Postby markd » Wed Jan 16, 2013 7:17 am

After looking at some low level code with the PyMite VM ( http://forums.parallella.org/viewtopic.php?f=9&t=70#p522 ), I would like to explore ideas for the higher level programming model.

In a broad outline, the regular CPython interpreter will run on the host, and it will launch work kernels on the cores. The kernels will be written in a restricted subset of Python and will target the PyMite VM. It's a similar model to OpenCL, except the kernels will be written in Python.

Now how should it look in more detail?
It would be helpful to construct some examples and computational kernels - and I would appreciate some input from others on the forum. The idea is to write the algorithms/kernels in some sort of ideal syntax, and then see how well that can be approximated in Python.
Feel free to borrow from multiprocessing, OpenCL, Coarray Fortran, and any other parallel language/library.
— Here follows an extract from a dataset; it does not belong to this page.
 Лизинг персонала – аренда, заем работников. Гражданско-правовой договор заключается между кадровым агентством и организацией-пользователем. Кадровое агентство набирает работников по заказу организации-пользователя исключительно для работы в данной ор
As an example, here's an extremely simple case that sums a list:

Code: Select all
def kernel_sum(arg):
    s = 0.0
    for a in arg:
        s += a
    return s

arg1 = [1,2,3,4,5,6,7,8]

# split the array 'arg1' across 4 instances of 'kernel_sum'
ret = launch_kernel(kernel_sum, arg1, n=4, reduction=sum)

# The previous line could be a convenience function for the following sequence:
# k = create_kernel(kernel_sum, n=4, reduction=sum)
# k.run(arg1)
# ret = k.wait()



Questions to consider:
1. How should the input distinguish between arrays to be split, and arrays/scalars that should be the same on each core?
2. What synchronization elements are needed?
3. How should the shared SDRAM segment be used/accessed? (From reading other forum posts, it's in a separate memory space from the host OS - can't simply share a host data structure)
4. What notation and what data structures should be used for cross core memory accesses?
5. Other?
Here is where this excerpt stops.